The Data Science Lab

Getting Started with PyTorch 1.5 on Windows

Dr. James McCaffrey of Microsoft Research uses a complete demo program, samples and screenshots to explains how to install the Python language and the PyTorch library on Windows, and how to create and run a minimal, but complete, neural network classifier.

Although it's possible to create a neural network using raw code, in most cases a better approach is to use a neural network code library. One of the most widely used neural code libraries is PyTorch. This article explains how to install the Python language and the PyTorch library on Windows, and how to create and run a minimal, but complete, neural network classifier.

A good way to see where this article is headed is to take a look at the screenshot of a demo program in Figure 1. The demo program uses PyTorch to create a neural network that predicts the species of an iris flower (setosa = 0, versicolor = 1, or virginica = 2) from four predictor values: sepal length, sepal width, petal length, and petal width. A sepal is a leaf-like structure.

The demo creates and trains a neural network model using just six items (the full source dataset has 150 items). The trained model is used to predict the species of a new, previously unseen iris flower with predictor values (5.8, 2.8, 4.5, 1.3). The output of the model is (0.0457 0.6775 0.2769). These values loosely represent the probability of each species. Because the output value at index [1] is the largest, the predicted species is 1 = versicolor.

In order to get the demo program to run on your machine, you must install PyTorch. PyTorch is not a standalone program; it's a Python language library. Therefore, you must install Python before installing PyTorch.

Figure 1: A Minimal Neural Network Using PyTorch
[Click on image for larger view.] Figure 1: A Minimal Neural Network Using PyTorch

This article assumes you have intermediate or better programming skill with a C-family language but doesn't assume you know anything about Python, PyTorch, or neural networks. The complete demo code is presented in this article. The source code is also available in the download that accompanies this article. All normal error checking has been removed to keep the main ideas as clear as possible.

Installing Python and PyTorch
Installing PyTorch involves two steps. First you install Python and several required auxiliary packages such as NumPy and SciPy, then you install PyTorch as an add-on package. Although it's possible to install Python and the packages required to run PyTorch separately, it's much better to install a Python distribution. I strongly recommend using the Anaconda distribution of Python which has all the packages you need to run PyTorch, plus many other useful packages. In this article I address installation on a Windows 10 machine. Installation on Mac and Linux systems is similar.

Coordinating compatible versions of Python, required auxiliary packages, and PyTorch is a significant challenge. At the time I'm writing this article, I'm using Ananconda3 2020.02 which contains Python 3.7. This distribution supports PyTorch 1.5. All of these systems are all quite stable but because PyTorch is relatively new and under continuous development, by the time you read this article there could be newer versions available.

» WORK INSTRUCTION
Copy the PyTorch article starting with "Installing Python and" and going on through "systems is similar.", changing "Anaconda" to "Miniconda". The lines after this point have nothing to do with the PyTorch article.

» DATA PROVIDED
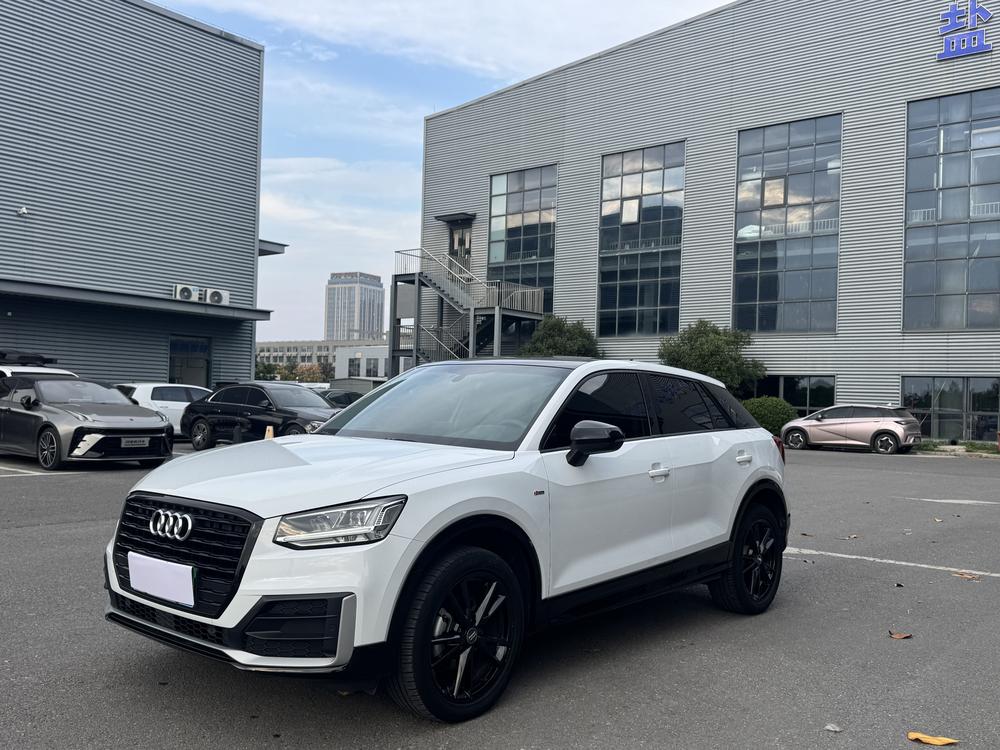 Audi Audi Q2L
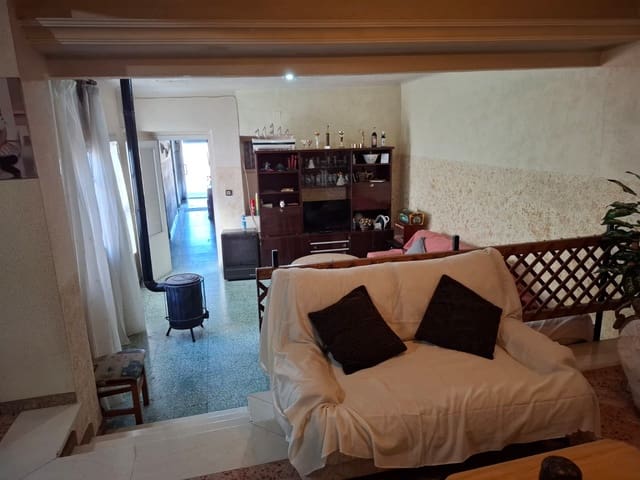 6 slaapkamer Huis te koop in Pinoso met garage - € 249.995 (Ref: 10012455)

» RESPONSE
Installing Python and PyTorch
Installing PyTorch involves two steps. First you install Python and several required auxiliary packages such as NumPy and SciPy, then you install PyTorch as an add-on package. Although it's possible to install Python and the packages required to run PyTorch separately, it's much better to install a Python distribution. I strongly recommend using the Miniconda distribution of Python which has all the packages you need to run PyTorch, plus many other useful packages. In this article I address installation on a Windows 10 machine. Installation on Mac and Linux systems is similar.